-- Document text start --
No side effects. Computation in a functional language happens by evaluating pure functions, with no side effects and no mutation. This can be annoying when programming by hand, but can often simplify the job of the program synthesizer. A consequence of this is that functions are actually pure functions, if you give them the same inputs, they will produce the same outputs. This can also simplify the reasoning process significantly.
Concise and expressive. Think about a program in Java that reverses a list. It's a relatively long program that involves a class declaration, some method declarations, some loops, some constructors; maybe it would look something like this: class ListReverser{ static List reverseList(List myList) { List output = new ArrayList(); for (int i = 0; i < myList.size(); i++) { output.add(myList.get(myList.size() - 1 - i)); } return output; } } You can probably write code that is slightly cleaner than the code above, but not by much. From a synthesis perspective, that is a lot of code to write with a lot of opportunities to get it wrong. By contrast, in Haskell, a function to reverse a list can be defined like this: reverse lst = case lst of [] -> [] head:rest -> (reverse rest) ++ [head] The whole function is a single expression that says that if the list is an empty list, you just return the empty list, and if it is not empty then it will have a head followed by the rest of the list, and then you should reverse the rest of the list and concatenate that with a list containing only the head. This conciseness is very useful when synthesizing programs, because it allows you to synthesize non-trivial programs while only having to discover small amounts of code.

There are long-running debates that sometimes get very religious in nature as to what is the best programming language for this or that purpose. For this course, though, we are not really interested in the question of what language you should use for writing a particular system. What we really care about is the notation that we are going to use when framing a synthesis problem; this notation will often have to be problem specific, but it is very important that this notation be concise and have enough expressiveness to solve our problem, but not much more.
-- Document text end --
*Task instructions*
**1.** List the things that the passage on functional programming and synthesis says a Java program for reversing a list involves.
**2.** Answer these questions from the passage on functional programming and synthesis:
(a) How does computation happen in a functional language?
(b) In the Haskell reverse function, what is returned when the list is empty?
(c) What does the course really care about?
-- Supplied material start --
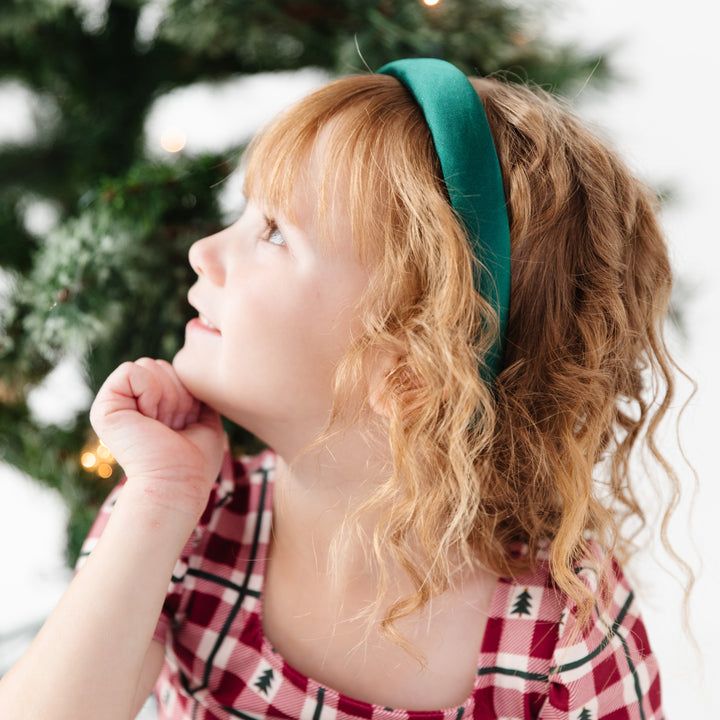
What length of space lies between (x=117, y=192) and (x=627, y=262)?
526 millimetres

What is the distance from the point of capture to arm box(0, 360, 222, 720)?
599 millimetres

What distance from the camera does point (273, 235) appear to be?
70cm

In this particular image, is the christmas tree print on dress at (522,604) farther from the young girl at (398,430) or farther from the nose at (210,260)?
the nose at (210,260)

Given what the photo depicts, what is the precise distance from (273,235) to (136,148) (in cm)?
26

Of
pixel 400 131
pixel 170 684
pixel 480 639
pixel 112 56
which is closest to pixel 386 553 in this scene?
pixel 480 639

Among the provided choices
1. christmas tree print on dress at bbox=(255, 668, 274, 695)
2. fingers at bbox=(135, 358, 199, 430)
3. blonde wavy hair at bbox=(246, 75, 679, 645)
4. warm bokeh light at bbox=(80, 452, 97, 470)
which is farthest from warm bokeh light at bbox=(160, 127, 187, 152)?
christmas tree print on dress at bbox=(255, 668, 274, 695)

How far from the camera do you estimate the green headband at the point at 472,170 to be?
2.13 ft

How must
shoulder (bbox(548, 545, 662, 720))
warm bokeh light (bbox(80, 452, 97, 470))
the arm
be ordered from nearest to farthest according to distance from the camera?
the arm < shoulder (bbox(548, 545, 662, 720)) < warm bokeh light (bbox(80, 452, 97, 470))

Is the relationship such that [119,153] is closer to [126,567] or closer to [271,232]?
[271,232]

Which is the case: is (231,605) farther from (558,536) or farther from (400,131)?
(400,131)

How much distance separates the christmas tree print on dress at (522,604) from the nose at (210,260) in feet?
1.47

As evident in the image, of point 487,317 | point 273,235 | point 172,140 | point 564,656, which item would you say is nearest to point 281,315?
point 273,235

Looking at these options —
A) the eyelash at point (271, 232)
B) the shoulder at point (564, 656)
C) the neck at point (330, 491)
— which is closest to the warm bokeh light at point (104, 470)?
the neck at point (330, 491)

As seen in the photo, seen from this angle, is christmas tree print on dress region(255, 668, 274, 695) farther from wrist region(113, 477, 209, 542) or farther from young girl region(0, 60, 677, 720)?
wrist region(113, 477, 209, 542)
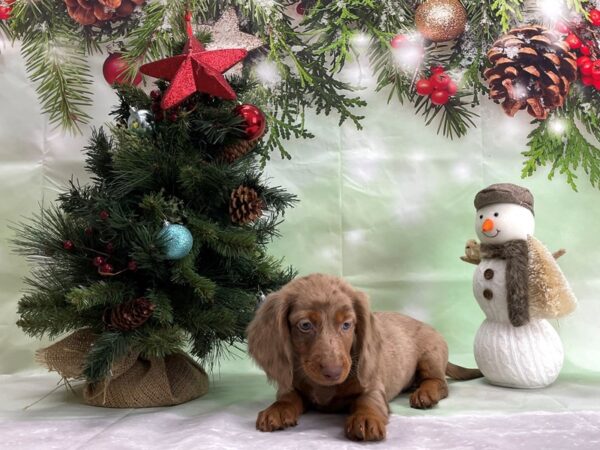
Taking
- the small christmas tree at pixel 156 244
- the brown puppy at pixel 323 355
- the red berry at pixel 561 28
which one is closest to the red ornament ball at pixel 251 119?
the small christmas tree at pixel 156 244

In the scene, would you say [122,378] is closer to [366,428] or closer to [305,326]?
[305,326]

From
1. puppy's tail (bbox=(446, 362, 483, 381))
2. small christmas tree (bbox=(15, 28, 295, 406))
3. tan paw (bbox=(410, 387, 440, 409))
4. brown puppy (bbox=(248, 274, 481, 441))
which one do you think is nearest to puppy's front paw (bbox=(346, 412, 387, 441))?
brown puppy (bbox=(248, 274, 481, 441))

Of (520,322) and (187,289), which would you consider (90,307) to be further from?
(520,322)

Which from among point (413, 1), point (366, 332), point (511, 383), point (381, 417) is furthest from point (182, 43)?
point (511, 383)

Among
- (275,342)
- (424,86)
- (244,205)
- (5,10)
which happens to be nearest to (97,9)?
(5,10)

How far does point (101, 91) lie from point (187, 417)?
1.32 meters

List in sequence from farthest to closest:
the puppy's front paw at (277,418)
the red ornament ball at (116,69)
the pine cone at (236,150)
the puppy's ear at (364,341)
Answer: the red ornament ball at (116,69)
the pine cone at (236,150)
the puppy's ear at (364,341)
the puppy's front paw at (277,418)

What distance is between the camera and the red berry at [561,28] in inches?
106

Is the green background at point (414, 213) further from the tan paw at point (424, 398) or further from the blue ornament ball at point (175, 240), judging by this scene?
the blue ornament ball at point (175, 240)

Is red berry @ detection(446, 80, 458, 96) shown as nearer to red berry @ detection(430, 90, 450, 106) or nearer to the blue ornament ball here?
red berry @ detection(430, 90, 450, 106)

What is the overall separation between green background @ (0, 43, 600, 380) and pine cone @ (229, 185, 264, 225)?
59 centimetres

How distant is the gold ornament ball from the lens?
8.66 feet

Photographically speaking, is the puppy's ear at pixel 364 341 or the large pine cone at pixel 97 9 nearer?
the puppy's ear at pixel 364 341

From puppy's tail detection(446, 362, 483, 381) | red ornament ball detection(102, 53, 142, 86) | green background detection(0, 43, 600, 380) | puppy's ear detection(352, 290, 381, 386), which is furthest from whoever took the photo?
green background detection(0, 43, 600, 380)
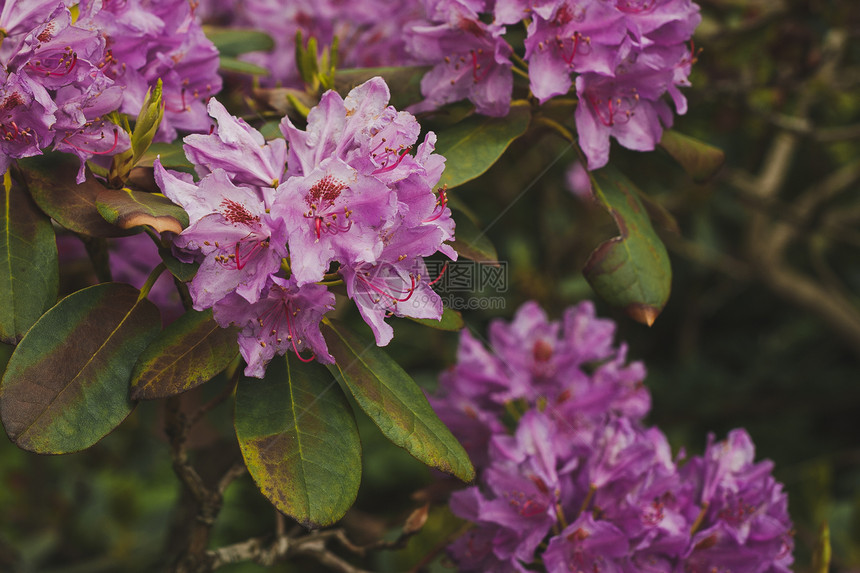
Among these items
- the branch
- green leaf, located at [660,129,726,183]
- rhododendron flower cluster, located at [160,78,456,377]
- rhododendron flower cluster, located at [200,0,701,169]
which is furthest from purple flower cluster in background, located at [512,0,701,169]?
the branch

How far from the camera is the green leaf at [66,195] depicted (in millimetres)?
1099

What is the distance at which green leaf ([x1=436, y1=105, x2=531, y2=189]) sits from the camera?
4.23 ft

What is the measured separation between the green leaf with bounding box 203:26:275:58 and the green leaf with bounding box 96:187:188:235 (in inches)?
26.3

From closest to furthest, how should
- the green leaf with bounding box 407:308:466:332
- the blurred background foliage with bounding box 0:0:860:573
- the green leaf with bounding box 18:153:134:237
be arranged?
the green leaf with bounding box 18:153:134:237 < the green leaf with bounding box 407:308:466:332 < the blurred background foliage with bounding box 0:0:860:573

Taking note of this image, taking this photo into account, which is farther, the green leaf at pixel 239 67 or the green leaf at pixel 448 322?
-- Supplied material end --
*Answers for this exercise*
**1.**
- a class declaration
- some method declarations
- some loops
- some constructors

**2.**
(a) By evaluating pure functions, with no side effects and no mutation.
(b) The empty list.
(c) The notation used when framing a synthesis problem.